A l’instar des super pouvoirs sur Advance wars, qui pouvaient renverser le cours d’une partie, nous avons dans le cas présent des ordres. Ils pourront nous être appris de différentes façons et demanderont plus ou moins de CP pour être activés. Vous pourrez par exemple augmenter l’attaque d’un soldat, sa défense, la défense de tous, ordonner une frappe tactique, esquiver les balles etc…
Il faudra user et abuser de ces ordres autant que vous le pourrez car l’IA n’est pas tendre avec vous.
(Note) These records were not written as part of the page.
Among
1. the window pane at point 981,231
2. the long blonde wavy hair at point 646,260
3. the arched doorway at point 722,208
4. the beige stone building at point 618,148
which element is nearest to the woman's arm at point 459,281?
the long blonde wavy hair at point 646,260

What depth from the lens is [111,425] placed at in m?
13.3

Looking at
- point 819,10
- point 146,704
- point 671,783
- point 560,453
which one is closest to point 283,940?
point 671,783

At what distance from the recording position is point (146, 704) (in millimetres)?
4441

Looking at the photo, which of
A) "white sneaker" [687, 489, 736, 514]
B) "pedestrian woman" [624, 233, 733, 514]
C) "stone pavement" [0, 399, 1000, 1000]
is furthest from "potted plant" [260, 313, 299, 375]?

Elle ne manquera pas souvent ses tirs lors des moments critiques alors que ce sera votre lot quotidien, même à courte distance. De quoi faire rager quand on sait qu’une bataille dure en moyenne une quarantaine de minutes voire plus selon la difficulté ou le nombre de fois nécessaire pour parvenir à la fin de la mission.


La fleur au fusil

C’est avec une très grande joie que j’ai pu parcourir ce Valkyria Chronicles. On y découvre une aventure magnifique avec son lot de rebondissements. Il n’y a pas vraiment de gros point noir au tableau : l’aventure se termine en une trentaine d’heure au compteur mais il faudra compter beaucoup plus si on rajoute toutes les missions échouées car oui, vous aurez souvent besoin de perdre deux ou trois fois avant de maîtriser votre sujet. Il s’agit pour moi d’une de mes meilleures expériences vidéo ludiques pour cette année 2018 alors que le jeu est sorti en 2008. Un must have ! Petite précision, dans sa version PS3, le jeu est exclusivement en anglais : préférerez le remaster sur PS4 pour profiter de la localisation en FR, des DLCs et des 60 fps.